(Excerpt)
------------------------------

# GRSecurity vs. SELinux

## wswartzendruber

Can someone provide sound reason to installing SELinux on top of GRSecurity?  It seems that the point of SELinux is to contain a bomb after it goes off.  Why not prevent the explosion in the first place?  This question, obviously, includes PAX.

----------

## ToeiRei

isn't grsecurity part of SELinux?

----------

## prometheanfire

grsecurity and selinux are basically competitors.

From my limited knowledge on selinux I don't think it hardens the kernel like grsec does.  grsec also has a rsbac system (like selinux but more flexible imo).

Start by reading these.

http://en.wikipedia.org/wiki/Security-Enhanced_Linux

http://en.wikipedia.org/wiki/Grsecurity

----------

## cach0rr0

 *wswartzendruber wrote:*   

> Can someone provide sound reason to installing SELinux on top of GRSecurity?  It seems that the point of SELinux is to contain a bomb after it goes off.  Why not prevent the explosion in the first place?  This question, obviously, includes PAX.

 

If you go the traditional "Gentoo Hardened" route, there is none. 

as i understand it both grsec and selinux have a set of kernel patches, both have an RBAC mechanism. 

http://www.gentoo.org/proj/en/hardened/selinux/selinux-handbook.xml

(see the bit about selinux options in the kernel)

Bigger point is that grsec DOES have the ability to take care of a bomb after it's already gone off. 

They attempt to do basically the same things, just, grsec seems to do it better IMHO. 

-both projects offer a set of hardening patches for the kernel

-both projects offer an RBAC mechanism

You could use both selinux/grsec together, but it would be a pain. 

And as everyone I've chatted to that has far greater knowledge on the topic than myself...people I trust...have said grsec is the superior solution, I've opted for that. Couple that with some of the demonstrations I've seen from 'spender' showing selinux actually making things WORSE, for me it's a no brainer.

----------

------------------------------

(Instructions for the task)
Please reproduce the GRSecurity vs. SELinux thread, starting with "## prometheanfire" and going on through "by reading these.", and switch "competitors" to "rivals" wherever it appears.

(Listed records)
------------------------------

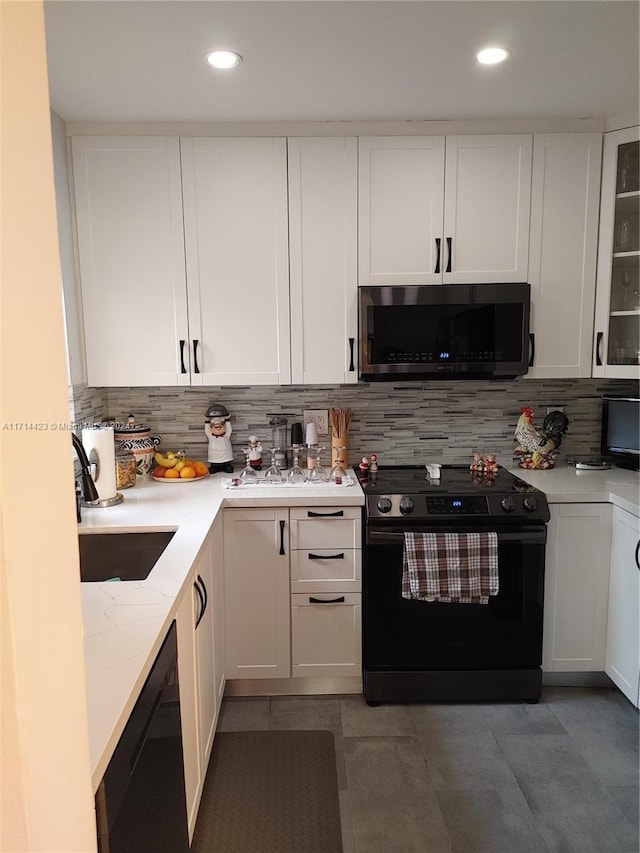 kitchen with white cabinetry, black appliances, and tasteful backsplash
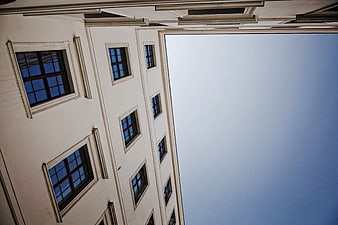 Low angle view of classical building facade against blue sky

------------------------------

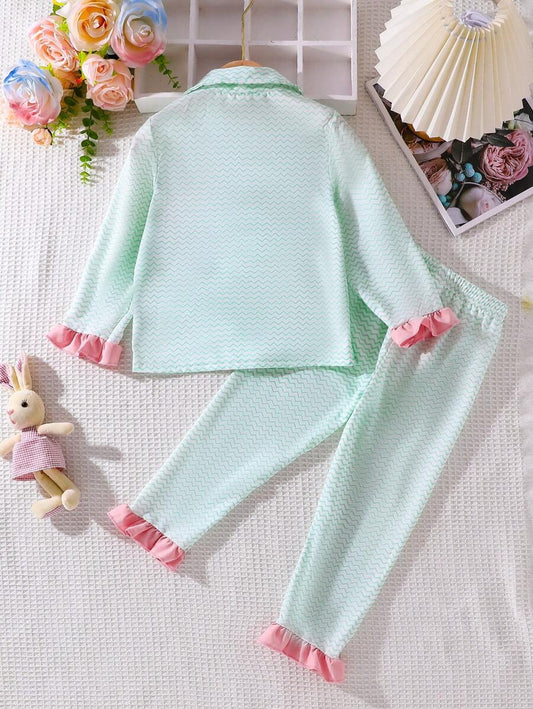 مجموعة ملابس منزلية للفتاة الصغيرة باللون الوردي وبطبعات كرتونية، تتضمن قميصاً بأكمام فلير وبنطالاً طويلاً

------------------------------

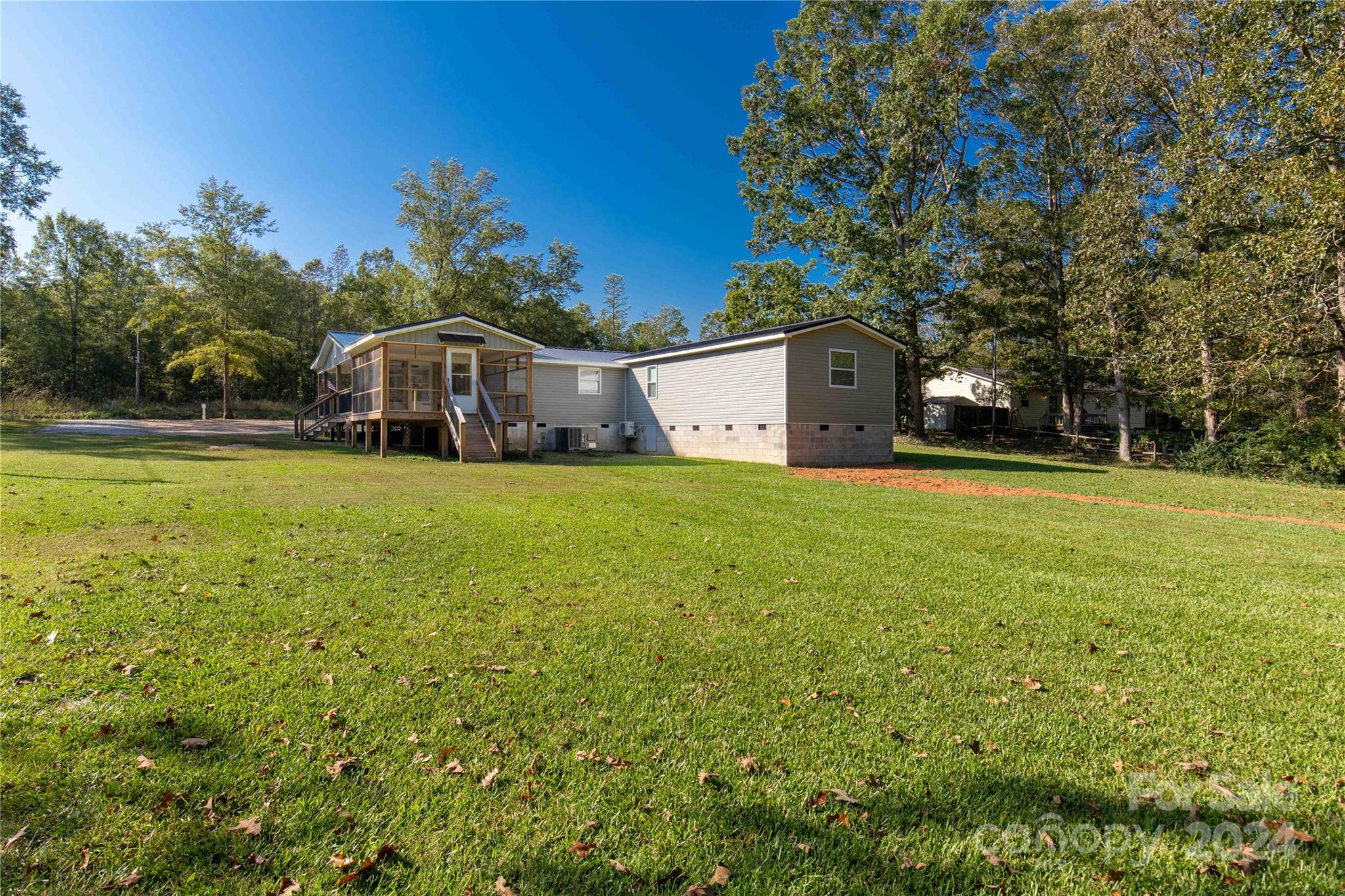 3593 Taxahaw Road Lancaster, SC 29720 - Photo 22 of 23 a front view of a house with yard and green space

------------------------------

(Problem solution)
## prometheanfire

grsecurity and selinux are basically rivals.

From my limited knowledge on selinux I don't think it hardens the kernel like grsec does.  grsec also has a rsbac system (like selinux but more flexible imo).

Start by reading these.